Irie. Mala. Obie. Faron bowed her head, knowing they could no longer hear her but praying desperately anyway. Do what I never could. Protect my people. Protect my sister. Protect Reeve. I built this prison choice by choice, but they don’t deserve to suffer because of me. Please protect them.
No one answered.
No one ever answered her prayers anymore.
Eventually, Faron slept. Her slumber was fitful, and her body felt as if it had been flattened by a dragon, but there was nothing else to do but cry or sleep. Blood had dried around Faron’s wrists, and it now flecked off in rust-brown patches every time she moved. Her stomach begged for food. Her throat cried for water. Her eyes had given up on crying. All it did was dehydrate her.
Her mind continued to show her an intrusive reel of her mistakes. An entire lifetime defined by wars: the ones she feared, the ones she fought, the one she’d facilitated. After the war, she and Elara had been sent to a physician after one nightmare too many. Their parents had been scared, of the changes in them and of the idea of sending them away to a hospital for treatment. The physician had prescribed a change of air, which had resulted in a family trip to the beach.
Faron remembered gazing out at the gorgeous white-topped turquoise, listening to the shh-shh of the waves crashing against the golden shore, and wading in until the water swallowed her ankles.
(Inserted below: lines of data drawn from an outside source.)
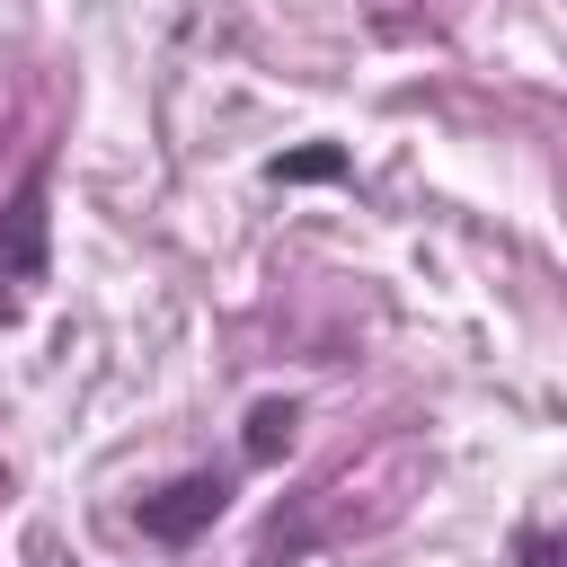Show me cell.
<instances>
[{
    "mask_svg": "<svg viewBox=\"0 0 567 567\" xmlns=\"http://www.w3.org/2000/svg\"><path fill=\"white\" fill-rule=\"evenodd\" d=\"M221 505H230V478H221V470H177L168 487H151V496L133 505V523H142V540L186 549L195 532H213V523H221Z\"/></svg>",
    "mask_w": 567,
    "mask_h": 567,
    "instance_id": "obj_1",
    "label": "cell"
},
{
    "mask_svg": "<svg viewBox=\"0 0 567 567\" xmlns=\"http://www.w3.org/2000/svg\"><path fill=\"white\" fill-rule=\"evenodd\" d=\"M44 195H53V159H35L0 213V284H44Z\"/></svg>",
    "mask_w": 567,
    "mask_h": 567,
    "instance_id": "obj_2",
    "label": "cell"
},
{
    "mask_svg": "<svg viewBox=\"0 0 567 567\" xmlns=\"http://www.w3.org/2000/svg\"><path fill=\"white\" fill-rule=\"evenodd\" d=\"M292 425H301V408H292V399H266V408L248 416V461H275V452L292 443Z\"/></svg>",
    "mask_w": 567,
    "mask_h": 567,
    "instance_id": "obj_3",
    "label": "cell"
},
{
    "mask_svg": "<svg viewBox=\"0 0 567 567\" xmlns=\"http://www.w3.org/2000/svg\"><path fill=\"white\" fill-rule=\"evenodd\" d=\"M337 168H346V151H328V142H319V151H292V159H275L266 177H275V186H310V177H337Z\"/></svg>",
    "mask_w": 567,
    "mask_h": 567,
    "instance_id": "obj_4",
    "label": "cell"
},
{
    "mask_svg": "<svg viewBox=\"0 0 567 567\" xmlns=\"http://www.w3.org/2000/svg\"><path fill=\"white\" fill-rule=\"evenodd\" d=\"M523 567H567V540H549V532H523Z\"/></svg>",
    "mask_w": 567,
    "mask_h": 567,
    "instance_id": "obj_5",
    "label": "cell"
}]
</instances>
She had closed her eyes, had inhaled the brine and seaweed smell, and had felt her heart beating in her chest like a promise. Alive, alive, alive.
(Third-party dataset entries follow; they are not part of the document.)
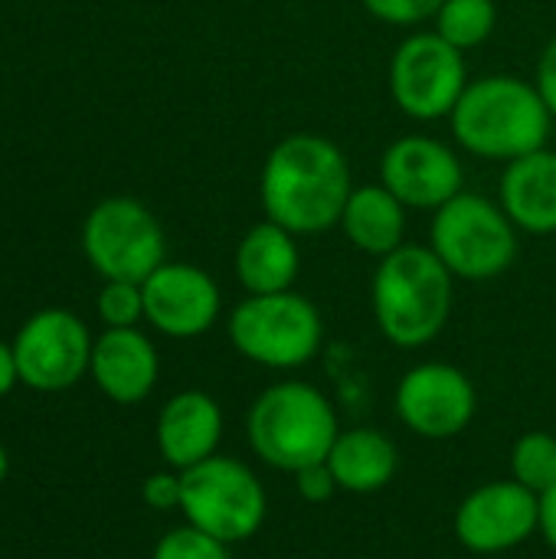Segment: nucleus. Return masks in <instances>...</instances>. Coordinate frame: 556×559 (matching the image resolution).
Instances as JSON below:
<instances>
[{
  "mask_svg": "<svg viewBox=\"0 0 556 559\" xmlns=\"http://www.w3.org/2000/svg\"><path fill=\"white\" fill-rule=\"evenodd\" d=\"M351 193L354 180L344 151L315 131L282 138L262 164L259 200L265 219L292 236H318L341 226Z\"/></svg>",
  "mask_w": 556,
  "mask_h": 559,
  "instance_id": "1",
  "label": "nucleus"
},
{
  "mask_svg": "<svg viewBox=\"0 0 556 559\" xmlns=\"http://www.w3.org/2000/svg\"><path fill=\"white\" fill-rule=\"evenodd\" d=\"M456 141L482 160H518L547 147L554 115L534 82L521 75H482L469 82L449 115Z\"/></svg>",
  "mask_w": 556,
  "mask_h": 559,
  "instance_id": "2",
  "label": "nucleus"
},
{
  "mask_svg": "<svg viewBox=\"0 0 556 559\" xmlns=\"http://www.w3.org/2000/svg\"><path fill=\"white\" fill-rule=\"evenodd\" d=\"M456 275L429 246H400L377 262L370 308L380 334L403 350L433 344L452 314Z\"/></svg>",
  "mask_w": 556,
  "mask_h": 559,
  "instance_id": "3",
  "label": "nucleus"
},
{
  "mask_svg": "<svg viewBox=\"0 0 556 559\" xmlns=\"http://www.w3.org/2000/svg\"><path fill=\"white\" fill-rule=\"evenodd\" d=\"M252 452L275 472H301L328 462L341 436L334 403L311 383L282 380L256 396L246 416Z\"/></svg>",
  "mask_w": 556,
  "mask_h": 559,
  "instance_id": "4",
  "label": "nucleus"
},
{
  "mask_svg": "<svg viewBox=\"0 0 556 559\" xmlns=\"http://www.w3.org/2000/svg\"><path fill=\"white\" fill-rule=\"evenodd\" d=\"M518 226L501 203L482 193H459L433 213L429 249L442 265L465 282L505 275L518 259Z\"/></svg>",
  "mask_w": 556,
  "mask_h": 559,
  "instance_id": "5",
  "label": "nucleus"
},
{
  "mask_svg": "<svg viewBox=\"0 0 556 559\" xmlns=\"http://www.w3.org/2000/svg\"><path fill=\"white\" fill-rule=\"evenodd\" d=\"M226 331L236 354L269 370H298L324 344V321L298 292L246 295L233 308Z\"/></svg>",
  "mask_w": 556,
  "mask_h": 559,
  "instance_id": "6",
  "label": "nucleus"
},
{
  "mask_svg": "<svg viewBox=\"0 0 556 559\" xmlns=\"http://www.w3.org/2000/svg\"><path fill=\"white\" fill-rule=\"evenodd\" d=\"M180 514L197 531L233 547L262 531L269 498L259 475L246 462L216 452L180 472Z\"/></svg>",
  "mask_w": 556,
  "mask_h": 559,
  "instance_id": "7",
  "label": "nucleus"
},
{
  "mask_svg": "<svg viewBox=\"0 0 556 559\" xmlns=\"http://www.w3.org/2000/svg\"><path fill=\"white\" fill-rule=\"evenodd\" d=\"M82 249L88 265L105 282H144L164 265V229L154 213L131 200H102L82 226Z\"/></svg>",
  "mask_w": 556,
  "mask_h": 559,
  "instance_id": "8",
  "label": "nucleus"
},
{
  "mask_svg": "<svg viewBox=\"0 0 556 559\" xmlns=\"http://www.w3.org/2000/svg\"><path fill=\"white\" fill-rule=\"evenodd\" d=\"M469 88L465 52L446 43L436 29L406 36L390 59L393 105L413 121L449 118Z\"/></svg>",
  "mask_w": 556,
  "mask_h": 559,
  "instance_id": "9",
  "label": "nucleus"
},
{
  "mask_svg": "<svg viewBox=\"0 0 556 559\" xmlns=\"http://www.w3.org/2000/svg\"><path fill=\"white\" fill-rule=\"evenodd\" d=\"M92 334L88 328L62 311H36L13 337L20 383L36 393H62L75 386L92 364Z\"/></svg>",
  "mask_w": 556,
  "mask_h": 559,
  "instance_id": "10",
  "label": "nucleus"
},
{
  "mask_svg": "<svg viewBox=\"0 0 556 559\" xmlns=\"http://www.w3.org/2000/svg\"><path fill=\"white\" fill-rule=\"evenodd\" d=\"M400 423L419 439H456L478 413V393L465 370L429 360L403 373L393 396Z\"/></svg>",
  "mask_w": 556,
  "mask_h": 559,
  "instance_id": "11",
  "label": "nucleus"
},
{
  "mask_svg": "<svg viewBox=\"0 0 556 559\" xmlns=\"http://www.w3.org/2000/svg\"><path fill=\"white\" fill-rule=\"evenodd\" d=\"M452 527L459 544L478 557L508 554L541 531V498L514 478L488 481L465 495Z\"/></svg>",
  "mask_w": 556,
  "mask_h": 559,
  "instance_id": "12",
  "label": "nucleus"
},
{
  "mask_svg": "<svg viewBox=\"0 0 556 559\" xmlns=\"http://www.w3.org/2000/svg\"><path fill=\"white\" fill-rule=\"evenodd\" d=\"M380 183L406 210H439L462 193L465 170L456 151L429 134L397 138L380 157Z\"/></svg>",
  "mask_w": 556,
  "mask_h": 559,
  "instance_id": "13",
  "label": "nucleus"
},
{
  "mask_svg": "<svg viewBox=\"0 0 556 559\" xmlns=\"http://www.w3.org/2000/svg\"><path fill=\"white\" fill-rule=\"evenodd\" d=\"M141 292L147 324L174 341L206 334L223 308V295L213 275L190 262H164L141 282Z\"/></svg>",
  "mask_w": 556,
  "mask_h": 559,
  "instance_id": "14",
  "label": "nucleus"
},
{
  "mask_svg": "<svg viewBox=\"0 0 556 559\" xmlns=\"http://www.w3.org/2000/svg\"><path fill=\"white\" fill-rule=\"evenodd\" d=\"M88 373L95 386L118 406L144 403L161 377L157 347L138 328H108L92 344Z\"/></svg>",
  "mask_w": 556,
  "mask_h": 559,
  "instance_id": "15",
  "label": "nucleus"
},
{
  "mask_svg": "<svg viewBox=\"0 0 556 559\" xmlns=\"http://www.w3.org/2000/svg\"><path fill=\"white\" fill-rule=\"evenodd\" d=\"M223 429L220 403L203 390H184L170 396L157 416V452L174 472H187L216 455Z\"/></svg>",
  "mask_w": 556,
  "mask_h": 559,
  "instance_id": "16",
  "label": "nucleus"
},
{
  "mask_svg": "<svg viewBox=\"0 0 556 559\" xmlns=\"http://www.w3.org/2000/svg\"><path fill=\"white\" fill-rule=\"evenodd\" d=\"M501 210L528 236L556 233V151H534L505 164Z\"/></svg>",
  "mask_w": 556,
  "mask_h": 559,
  "instance_id": "17",
  "label": "nucleus"
},
{
  "mask_svg": "<svg viewBox=\"0 0 556 559\" xmlns=\"http://www.w3.org/2000/svg\"><path fill=\"white\" fill-rule=\"evenodd\" d=\"M301 272L298 236L285 226L262 219L256 223L236 246V278L246 295H275L292 292Z\"/></svg>",
  "mask_w": 556,
  "mask_h": 559,
  "instance_id": "18",
  "label": "nucleus"
},
{
  "mask_svg": "<svg viewBox=\"0 0 556 559\" xmlns=\"http://www.w3.org/2000/svg\"><path fill=\"white\" fill-rule=\"evenodd\" d=\"M328 468L341 491L374 495L393 481L400 468V452L393 439L377 429H347L331 445Z\"/></svg>",
  "mask_w": 556,
  "mask_h": 559,
  "instance_id": "19",
  "label": "nucleus"
},
{
  "mask_svg": "<svg viewBox=\"0 0 556 559\" xmlns=\"http://www.w3.org/2000/svg\"><path fill=\"white\" fill-rule=\"evenodd\" d=\"M406 213L410 210L383 183H367V187H354L341 216V229L354 249L383 259L403 246Z\"/></svg>",
  "mask_w": 556,
  "mask_h": 559,
  "instance_id": "20",
  "label": "nucleus"
},
{
  "mask_svg": "<svg viewBox=\"0 0 556 559\" xmlns=\"http://www.w3.org/2000/svg\"><path fill=\"white\" fill-rule=\"evenodd\" d=\"M433 20H436L433 29L446 43L469 52V49L482 46L495 33L498 7H495V0H446Z\"/></svg>",
  "mask_w": 556,
  "mask_h": 559,
  "instance_id": "21",
  "label": "nucleus"
},
{
  "mask_svg": "<svg viewBox=\"0 0 556 559\" xmlns=\"http://www.w3.org/2000/svg\"><path fill=\"white\" fill-rule=\"evenodd\" d=\"M511 478L537 498L556 485V439L551 432H524L511 445Z\"/></svg>",
  "mask_w": 556,
  "mask_h": 559,
  "instance_id": "22",
  "label": "nucleus"
},
{
  "mask_svg": "<svg viewBox=\"0 0 556 559\" xmlns=\"http://www.w3.org/2000/svg\"><path fill=\"white\" fill-rule=\"evenodd\" d=\"M151 559H229V544L197 531L193 524H184L157 540Z\"/></svg>",
  "mask_w": 556,
  "mask_h": 559,
  "instance_id": "23",
  "label": "nucleus"
},
{
  "mask_svg": "<svg viewBox=\"0 0 556 559\" xmlns=\"http://www.w3.org/2000/svg\"><path fill=\"white\" fill-rule=\"evenodd\" d=\"M95 305L108 328H134L144 318V292L138 282H105Z\"/></svg>",
  "mask_w": 556,
  "mask_h": 559,
  "instance_id": "24",
  "label": "nucleus"
},
{
  "mask_svg": "<svg viewBox=\"0 0 556 559\" xmlns=\"http://www.w3.org/2000/svg\"><path fill=\"white\" fill-rule=\"evenodd\" d=\"M360 3L380 23H390V26H416V23L436 16L446 0H360Z\"/></svg>",
  "mask_w": 556,
  "mask_h": 559,
  "instance_id": "25",
  "label": "nucleus"
},
{
  "mask_svg": "<svg viewBox=\"0 0 556 559\" xmlns=\"http://www.w3.org/2000/svg\"><path fill=\"white\" fill-rule=\"evenodd\" d=\"M141 501L151 511H180V472H154L141 485Z\"/></svg>",
  "mask_w": 556,
  "mask_h": 559,
  "instance_id": "26",
  "label": "nucleus"
},
{
  "mask_svg": "<svg viewBox=\"0 0 556 559\" xmlns=\"http://www.w3.org/2000/svg\"><path fill=\"white\" fill-rule=\"evenodd\" d=\"M295 488L308 504H324L341 491L331 468H328V462H318V465H308V468L295 472Z\"/></svg>",
  "mask_w": 556,
  "mask_h": 559,
  "instance_id": "27",
  "label": "nucleus"
},
{
  "mask_svg": "<svg viewBox=\"0 0 556 559\" xmlns=\"http://www.w3.org/2000/svg\"><path fill=\"white\" fill-rule=\"evenodd\" d=\"M534 85L547 105V111L554 115L556 121V36L544 46L541 59H537V75H534Z\"/></svg>",
  "mask_w": 556,
  "mask_h": 559,
  "instance_id": "28",
  "label": "nucleus"
},
{
  "mask_svg": "<svg viewBox=\"0 0 556 559\" xmlns=\"http://www.w3.org/2000/svg\"><path fill=\"white\" fill-rule=\"evenodd\" d=\"M16 383H20V370H16L13 344H3L0 341V396H7Z\"/></svg>",
  "mask_w": 556,
  "mask_h": 559,
  "instance_id": "29",
  "label": "nucleus"
},
{
  "mask_svg": "<svg viewBox=\"0 0 556 559\" xmlns=\"http://www.w3.org/2000/svg\"><path fill=\"white\" fill-rule=\"evenodd\" d=\"M541 534L556 554V485L547 495H541Z\"/></svg>",
  "mask_w": 556,
  "mask_h": 559,
  "instance_id": "30",
  "label": "nucleus"
},
{
  "mask_svg": "<svg viewBox=\"0 0 556 559\" xmlns=\"http://www.w3.org/2000/svg\"><path fill=\"white\" fill-rule=\"evenodd\" d=\"M7 472H10V455H7V449H3V442H0V485H3V478H7Z\"/></svg>",
  "mask_w": 556,
  "mask_h": 559,
  "instance_id": "31",
  "label": "nucleus"
}]
</instances>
She hadn’t known then, not yet, that alive, alive, alive came with its own challenges. Dying in battle was easy. It lent nobility to a soul preserved in death, a life snuffed out only to be rebuilt as a legend. Living through the war left her with far too much time and opportunity to tarnish her legacy. To disappoint her family, the queen, the gods. It left her frustrated and confused over what she was supposed to do, and who she was supposed to be, when there were no wars to be fought and no enemies to be defeated.
Obie had once told her that a chosen one didn’t stop being chosen just because the war was over, but Faron knew now that this wasn’t true. Her sister was the chosen one now. The asterisk had led to a footnote: If she could be chosen, she could be unchosen, as well. Either way, it was out of her control.
Other things out of her control: these immovable chains holding her to the wall and making her shoulder muscles burn; this impenetrable silence unbroken by the bastard guarding her from outside; a boy god she had thought she could save and who had repaid her mercy with a locked door and a threat. Was Reeve trapped, too, or was he looking for her? Was Elara even alive?
Would Faron still be alive after this?
“Are you going to feed me?” she called toward the door, her voice hoarse from disuse. “Or have you been given permission to starve me, too?”
“Food should be the last of your worries,” Lynwood answered. The sound came from lower now, as if he was sitting down. “Don’t you hear that?” Faron could hear nothing from this room other than his voice, but she didn’t bother to point that out. Instead, she strained her ears past the vacuum of sound, her stomach dropping even before he said, “They’re here. The battle has begun.”